> [Exercise description]: Please show every line in the entries below that includes the word "United".

● ● ● ● ●

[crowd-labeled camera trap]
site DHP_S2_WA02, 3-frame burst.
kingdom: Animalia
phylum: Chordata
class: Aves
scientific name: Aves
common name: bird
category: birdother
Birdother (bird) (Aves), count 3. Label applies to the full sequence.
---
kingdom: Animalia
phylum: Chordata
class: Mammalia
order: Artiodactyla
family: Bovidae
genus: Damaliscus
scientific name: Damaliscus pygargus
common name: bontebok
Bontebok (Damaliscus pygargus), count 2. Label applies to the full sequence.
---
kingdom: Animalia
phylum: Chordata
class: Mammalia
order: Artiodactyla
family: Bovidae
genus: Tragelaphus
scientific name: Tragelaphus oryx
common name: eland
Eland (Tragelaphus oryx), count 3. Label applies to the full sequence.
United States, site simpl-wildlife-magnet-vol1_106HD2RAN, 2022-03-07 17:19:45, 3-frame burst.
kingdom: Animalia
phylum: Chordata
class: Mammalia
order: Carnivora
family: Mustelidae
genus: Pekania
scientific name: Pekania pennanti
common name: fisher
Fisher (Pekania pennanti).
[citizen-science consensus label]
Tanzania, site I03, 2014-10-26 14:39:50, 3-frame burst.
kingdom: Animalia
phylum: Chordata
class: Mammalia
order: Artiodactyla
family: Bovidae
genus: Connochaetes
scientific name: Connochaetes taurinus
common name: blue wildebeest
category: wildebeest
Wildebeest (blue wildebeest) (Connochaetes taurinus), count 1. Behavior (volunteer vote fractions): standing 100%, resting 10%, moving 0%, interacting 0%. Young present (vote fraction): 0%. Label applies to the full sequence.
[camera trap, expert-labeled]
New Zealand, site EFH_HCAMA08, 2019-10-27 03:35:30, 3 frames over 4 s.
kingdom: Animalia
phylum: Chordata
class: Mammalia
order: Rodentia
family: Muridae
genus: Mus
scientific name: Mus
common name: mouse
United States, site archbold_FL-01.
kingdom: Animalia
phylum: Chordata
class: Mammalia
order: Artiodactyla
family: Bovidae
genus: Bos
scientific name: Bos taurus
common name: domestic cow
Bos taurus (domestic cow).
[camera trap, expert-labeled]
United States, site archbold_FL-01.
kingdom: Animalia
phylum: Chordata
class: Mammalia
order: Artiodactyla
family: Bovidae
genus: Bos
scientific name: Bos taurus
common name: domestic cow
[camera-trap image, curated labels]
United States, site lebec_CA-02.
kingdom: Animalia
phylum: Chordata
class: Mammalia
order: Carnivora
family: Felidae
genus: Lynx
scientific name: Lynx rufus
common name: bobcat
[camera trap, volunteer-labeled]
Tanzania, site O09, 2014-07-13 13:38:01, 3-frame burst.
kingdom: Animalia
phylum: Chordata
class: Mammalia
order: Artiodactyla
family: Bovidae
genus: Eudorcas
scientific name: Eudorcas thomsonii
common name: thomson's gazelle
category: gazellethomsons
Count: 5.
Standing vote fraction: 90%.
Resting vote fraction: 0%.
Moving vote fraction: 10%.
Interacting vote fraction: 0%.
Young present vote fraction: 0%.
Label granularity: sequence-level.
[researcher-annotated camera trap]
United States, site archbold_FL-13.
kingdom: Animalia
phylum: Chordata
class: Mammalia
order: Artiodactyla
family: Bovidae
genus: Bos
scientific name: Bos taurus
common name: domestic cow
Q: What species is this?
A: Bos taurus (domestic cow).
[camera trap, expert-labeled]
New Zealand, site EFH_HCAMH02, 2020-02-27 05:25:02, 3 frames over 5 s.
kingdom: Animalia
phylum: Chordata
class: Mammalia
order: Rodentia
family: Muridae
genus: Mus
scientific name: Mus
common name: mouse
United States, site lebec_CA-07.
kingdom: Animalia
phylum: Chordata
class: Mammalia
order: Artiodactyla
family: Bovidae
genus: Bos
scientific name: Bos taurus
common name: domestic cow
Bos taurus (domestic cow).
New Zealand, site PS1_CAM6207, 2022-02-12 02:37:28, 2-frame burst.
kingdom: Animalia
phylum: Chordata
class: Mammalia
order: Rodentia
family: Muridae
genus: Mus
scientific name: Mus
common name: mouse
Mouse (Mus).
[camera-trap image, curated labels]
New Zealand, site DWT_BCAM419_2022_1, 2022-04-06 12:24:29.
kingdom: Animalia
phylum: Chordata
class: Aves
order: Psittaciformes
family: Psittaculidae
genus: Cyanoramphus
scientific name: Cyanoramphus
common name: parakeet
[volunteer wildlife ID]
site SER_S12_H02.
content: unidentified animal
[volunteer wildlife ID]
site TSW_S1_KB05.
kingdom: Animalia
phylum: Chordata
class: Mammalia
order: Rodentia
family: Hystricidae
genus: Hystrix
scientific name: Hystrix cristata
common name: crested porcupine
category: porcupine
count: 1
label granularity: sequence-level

● ● ● ● ●

> [Solution]:
United States, site simpl-wildlife-magnet-vol1_106HD2RAN, 2022-03-07 17:19:45, 3-frame burst.
United States, site archbold_FL-01.
United States, site archbold_FL-01.
United States, site lebec_CA-02.
United States, site archbold_FL-13.
United States, site lebec_CA-07.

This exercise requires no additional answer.